Although SVRs are affected by the Bank of England’s base rate, tracker mortgages are heavily dependent on the base rate set by the Bank of England. Therefore, any base interest rate increase will be passed directly to the mortgage.

A recent example of tracker mortgages’ movement is the average two-year tracker mortgage rate went up from 1.77% to 2.02% in the final two months of 2017.

Tracker mortgages may not be the best option for you if you are looking to reduce the amount of interest you pay on your mortgage. This is because the MPC has already predicted that the base rate will increase substantially in the near future; therefore, any base rate hike will be passed directly onto your tracker mortgage.

Fixed …

If you are looking to remortgage your property, then the fixed rate mortgage may be a good option for you.

Fixed rate mortgages allow you to secure an interest rate on your mortgage for the duration of the fixed term. Most UK banks offer fixed rate mortgages for 2,3,5 or 10 years; the longer the fixed rate term, the higher the interest rate.

Taking out a fixed rate mortgage may be a prudent move to remortgage your property, especially with the recent and potential future base rate interest increases. Although the current crop of fixed rate mortgages on offer are more or less on par with tracker and variable rates, they can give you peace of mind and insulate you from future interest rate increases.

However, it should be noted that Halifax upped their rates on some of their fixed rates by up to 0.3 percentage points. In addition, Nationwide have increased some two-year fixed rates by 0.05 percentage points.

It is likely that more lenders will follow Halifax and Nationwide’s lead and increase their fixed rate mortgage rates too. Many have predicted that it is just a matter of time before lenders increase their rates; therefore, remortgaging your property may be your best option to avoid a higher rate of interest.

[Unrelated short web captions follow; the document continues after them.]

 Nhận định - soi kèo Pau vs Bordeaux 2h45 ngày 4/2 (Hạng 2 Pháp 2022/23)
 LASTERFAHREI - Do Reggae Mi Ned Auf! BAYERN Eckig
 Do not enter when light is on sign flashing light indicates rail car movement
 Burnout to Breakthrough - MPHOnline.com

Bear in mind that when you take out a fixed rate mortgage you could end up paying higher than the interest base rate.

For example a fixed rate mortgage could force you to pay 5% for 5 years and the base rate could remain low throughout.

Remortgaging application process

Whether you want to remortgage your property with a fixed rate, tracker or variable mortgage, you may want to review the remortgage process before you decide to remortgage your property.

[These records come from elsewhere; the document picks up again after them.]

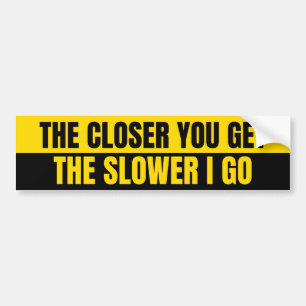 THE CLOSER YOU GET THE SLOWER I GO BUMPER STICKER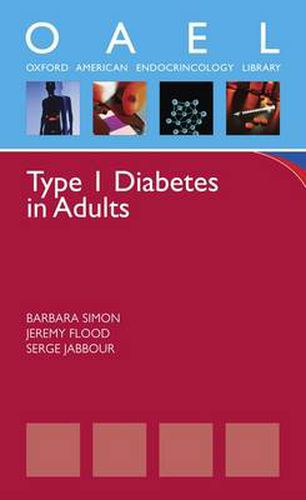 Cover image for Type 1 Diabetes in Adults: (Oxford American Pocket Notes)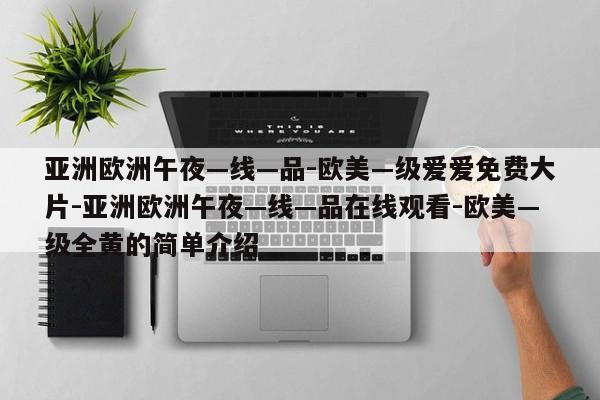 亚洲欧洲午夜—线—品-欧美—级爱爱免费大片-亚洲欧洲午夜—线—品在线观看-欧美—级全黄的简单介绍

The process to remortgage a property is similar to applying for a first time mortgage.

Time …

If you are looking to remortgage through a traditional lender, then it may take as long as or longer than a regular mortgage. It is not uncommon for an application with a traditional lender to take up to several weeks or even months to process. The length of the application process could mean that you are stuck on your current interest rate longer than necessary.

Review of affordability …

Throughout the application process, traditional lenders will consider the affordability of the remortgage. You will likely need to provide documentation in order to satisfy the lender that you can afford the remortgage payments.

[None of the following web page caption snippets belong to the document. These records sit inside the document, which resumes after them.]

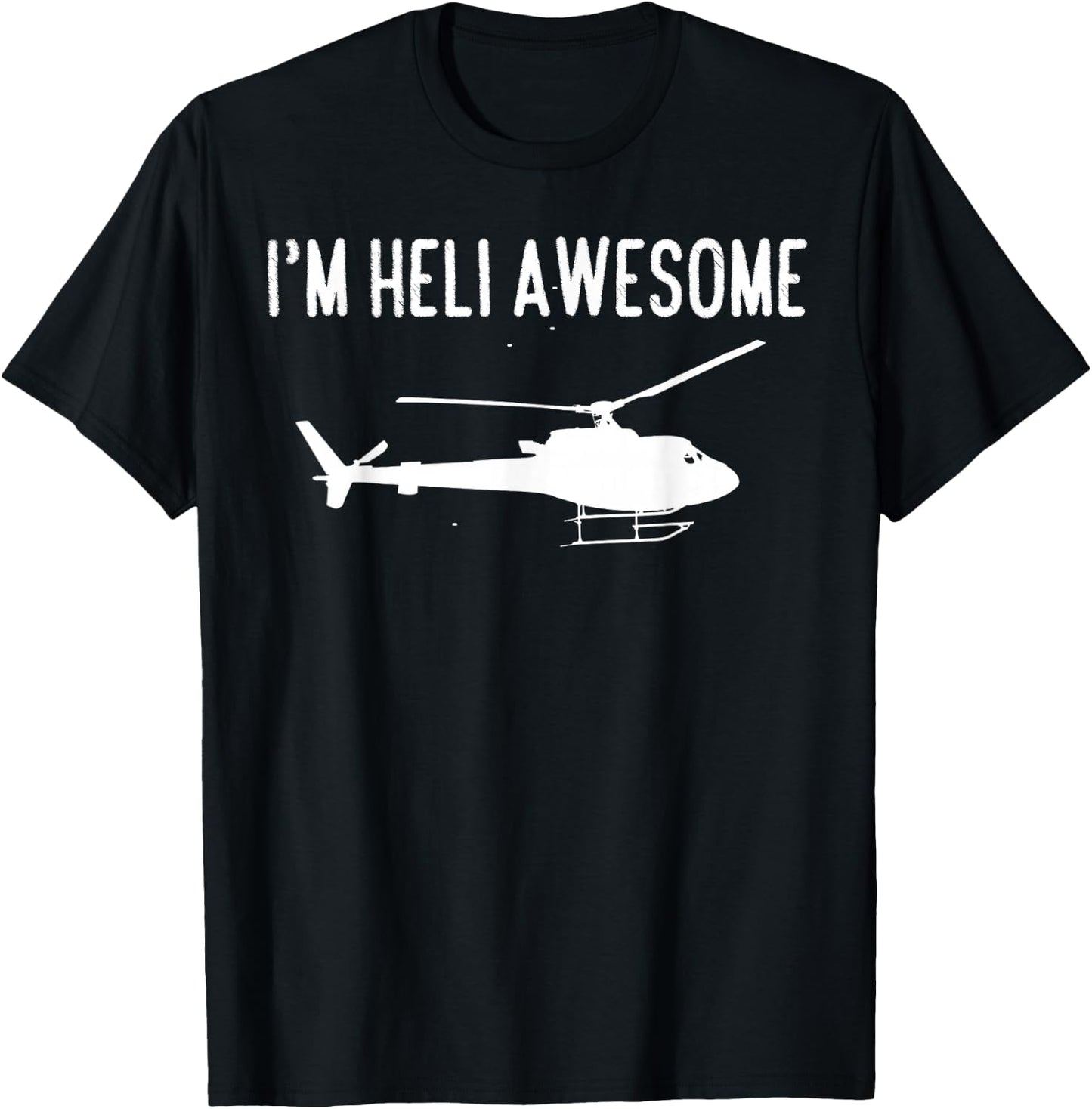 Funny Helicopter Pilot T Shirt - Pilot and Mechanic Gifts T-Shirt - T-Shirt | Black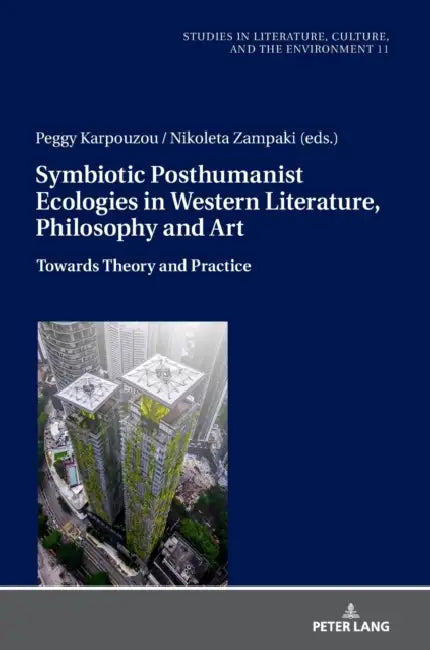 Symbiotic Posthumanist Ecologies in Western Literature, Philosophy and Art: Towards Theory and Practice by Hannes Bergthaller, Peggy Karpouzou, Nikoleta Zampaki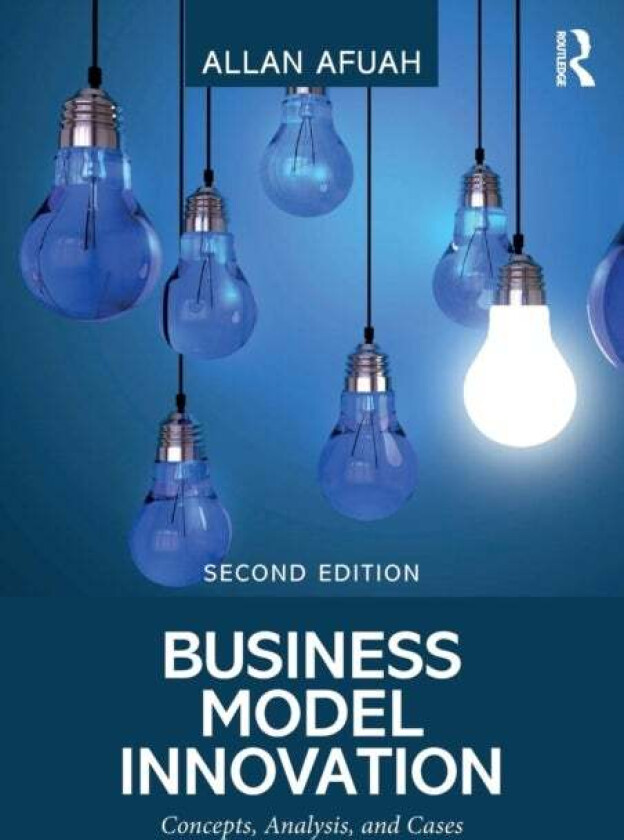 Business Model Innovation av Allan Afuah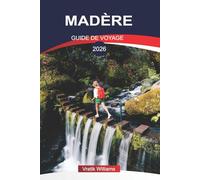 MADÈRE GUIDE DE VOYAGE 2026: Vacances à Madère : l'île de l'éternel printemps - Nature, culture et aventure vous attendent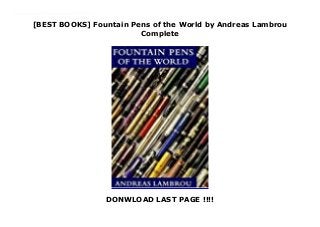 [BEST BOOKS] Fountain Pens of the World by Andreas Lambrou
Complete
DONWLOAD LAST PAGE !!!!
The authoritative and comprehensive text features countries not previously covered in other books, a new chapter on limited editions, and a chapter on materials from 1833 to the present day which defines processes such as lacquering, guilloche engraving and plastic identification. The development of design and logos is illustrated by specially produced line drawings. The text is complimented by many period advertisements.Fountain Pens of the World provides more information on pens and illustrates more pens than any other book on the subject.
 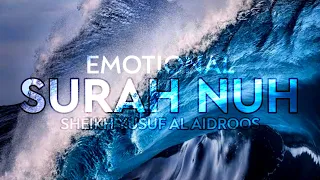 Surah Nuh Sheikh Yusuf Al Aidrous للشيخ يوسف العيدروس 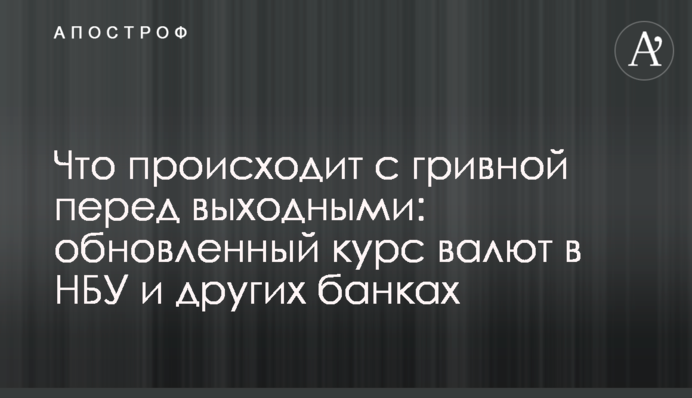 Что происходит с гривной перед выходными: обновленный курс валют в НБУ и других банках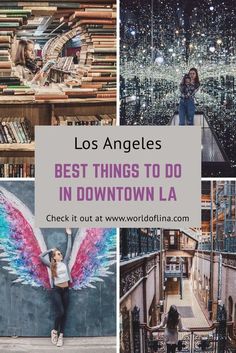 los angeles's best things to do in downtown la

Traditional lenders’ requirements will differ depending on the lender, but you will normally have to provide:

  • bank statements
  • pay slips
  • details of your current mortgage
  • any details of the property you wish to remortgage

Credit history check …

Traditional lenders will also require a review of your credit rating, as they will want to scrutinise your credit history to ensure you can service mortgage repayments on time. You can check your credit history on websites such as Experian.

Fees …

Depending on your set of circumstances, your existing mortgage and the lender, you may have to pay some fees to remortgage your property. Typically, lenders will charge legal costs, valuation fees and arrangement/ administration fees.

Mortgage broker’s assistance

Although a number of remortgage deals are available in the UK, the most competitive rates are not found in the high street or on comparison websites.

Unless you have an up to date knowledge and deep understanding of the financial services industry, it is advisable to seek the assistance of a mortgage broker.

A good mortgage broker will be able to find the best remortgage deals available to you, identify the remortgage deal that gives you the best financial advantage and secure the mortgage deal you want.